Werkgruppe Achromes

Werkgruppe: Achromes - oder oberflächlich betrachtet weiß

In den Bildern und Reliefs dieser Werkgruppe habe ich stets mit dem gleiche Weißton gearbeitet. Lediglich strukturierte Oberflächen und unterschiedliche Beleuchtungssituationen führen zu feinen Nuancen und Veränderungen im Farbton. Die Reduktion auf das Weiß, als eine Antwort auf unsere mit Bildern überladene Umwelt, soll beim Betrachter den Blick für diese Nuancen schärfen. Die weißen Flächen können aber auch als Meditationsflächen dienen und Ruhe verbreiten. Obwohl ich mich in diesen Arbeiten auf kunsthistorische Vorbilder wie die Gruppe ZERO beziehe, geht es mir eher um die Bearbeitung der Oberflächen und die dadurch hervorgerufenen Lichtbrechungen, als um die Symbolik der Farbe.
Achrom oder monochrom? Da monochrome Arbeiten oft noch Abstufungen innerhalb einer Farbe beinhalten und Weiß, wenn nicht als Nichtfarbe, so doch zumindest als unbunte Farbe gilt, erschien mir der Begriff achrom treffender.

Pressetext: Weißes Paradies der Ruhe

Eva Wilckes exklusive Begegnung mit einer Nichtfarbe

Ist Weiß eigentlich eine Farbe? Physikalisch gesehen keineswegs, da ist es wesentlich mehr als das: Ein Prisma zerlegt farbloses Licht in rotes, orangefarbenes, gelbes, grünes und violettes Licht. Weiß ist also die Summe aller Farben des Lichts.

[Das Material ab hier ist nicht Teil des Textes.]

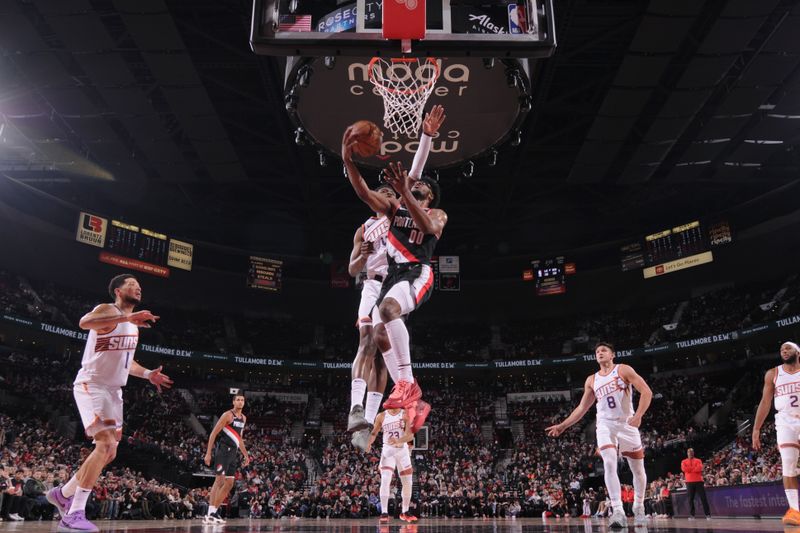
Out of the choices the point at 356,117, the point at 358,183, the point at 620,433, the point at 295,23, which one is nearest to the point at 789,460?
the point at 620,433

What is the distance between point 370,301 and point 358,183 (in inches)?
64.1

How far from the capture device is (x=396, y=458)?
9547 mm

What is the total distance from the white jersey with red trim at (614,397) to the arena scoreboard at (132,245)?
76.7 feet

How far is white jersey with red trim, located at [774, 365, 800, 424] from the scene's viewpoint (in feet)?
24.5

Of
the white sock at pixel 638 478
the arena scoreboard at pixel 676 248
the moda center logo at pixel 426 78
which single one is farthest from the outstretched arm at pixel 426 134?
the arena scoreboard at pixel 676 248

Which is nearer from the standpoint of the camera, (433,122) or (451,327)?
(433,122)

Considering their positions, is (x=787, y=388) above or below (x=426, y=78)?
below

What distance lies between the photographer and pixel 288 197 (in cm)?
2698

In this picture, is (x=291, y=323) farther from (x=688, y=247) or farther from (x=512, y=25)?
(x=512, y=25)

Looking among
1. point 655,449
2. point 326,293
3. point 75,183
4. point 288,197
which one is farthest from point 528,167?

"Achromes" oder " Oberflächlich betrachtet weiß" ist der doppeldeutige Titel einer Ausstellung, die vorgestern im Raum für Kunst im Kötterhagen eröffnet wurde und nur eine Woche (bis einschließlich 18.November) zu sehen ist. Die Paderborner Künstlerin Eva Wilcke zeigt in ihrer ersten Einzelausstellung ausschließlich Weißes, und die exklusive Begegnung mit der "Nichtfarbe" zeigt auf den ersten Blick, dass Weiß nicht farblos ist. Wir sehen Weiß, und wir verbinden mit Weiß Gefühle und Eigenschaften, die wir keiner Farbe zuschreiben. Das viele Weiß wirkt sofort: Der für eine Woche weiße Raum für Kunst erscheint uns plötzlich klinisch rein, doppelt so groß, leerer und vor allem wesentlich kälter als es der momentanen Witterung entspricht. An der Decke wabert weiße Fallschirmseide, leuchtende weiße Kerzen auf der Fensterbank, daneben weiße Rosen, eine weiße Gipshand, aus deren Fingern blanke Nägel ragen. Doch rotes Blut fließt nicht. Weiß bedeckt Papier, Raufaser, Stoff und Leinwand. "Oberflächlich betrachtet: weiß".

Dabei ist diese weiße Welt recht bunt. Das weiche Weiß des Hühnereis im Relief korrespondiert mit strahlend weißer Leinwand, lichtweiße Quadrate schimmern auf normalweißer Fläche. Die "Farbpalette" reicht von "Meister Proper Weiß" bis zu gemütlich warmen Cremetönen. Alles reduziert sich auf Nuancen, doch die ausschließliche Wahrnehmung der "Nichtfarbe" lässt uns plötzlich mehr sehen und erkennen.

Es gibt viel zu fantasieren über diese scheinbare Abwesenheit von Farbe. Doch Hinweise auf esoterische Dogmen wie Weiß als Hinweis auf Universelles liegen Eva Wilcke fern. Die weißen Wirkungen sind recht handfest: Weiß regt an, schärft die Sinne und macht dennoch auf meditative Weise ruhig. Ein weißes Paradies mitten in der Konsumhektik der Innenstadt.

Eva Wilcke ist nicht die Erste, die sich mit der Gestaltungskraft der "Farbe der Unschuld" auseinandergesetzt hat. Doch die vielseitige Auswahl der Materialien und die eigenwillige Einbeziehung des Raumes zeigen künstlerische Individualität und Experimentierfreude. Die Werke tragen keine Namen, um die Fantasie des Betrachters nicht zu sehr zu gängeln.

Die Ausstellung ist bis zum 18. November täglich geöffnet von 15-18 Uhr- Eva Wilcke ist an allen Nachmittagen anwesend.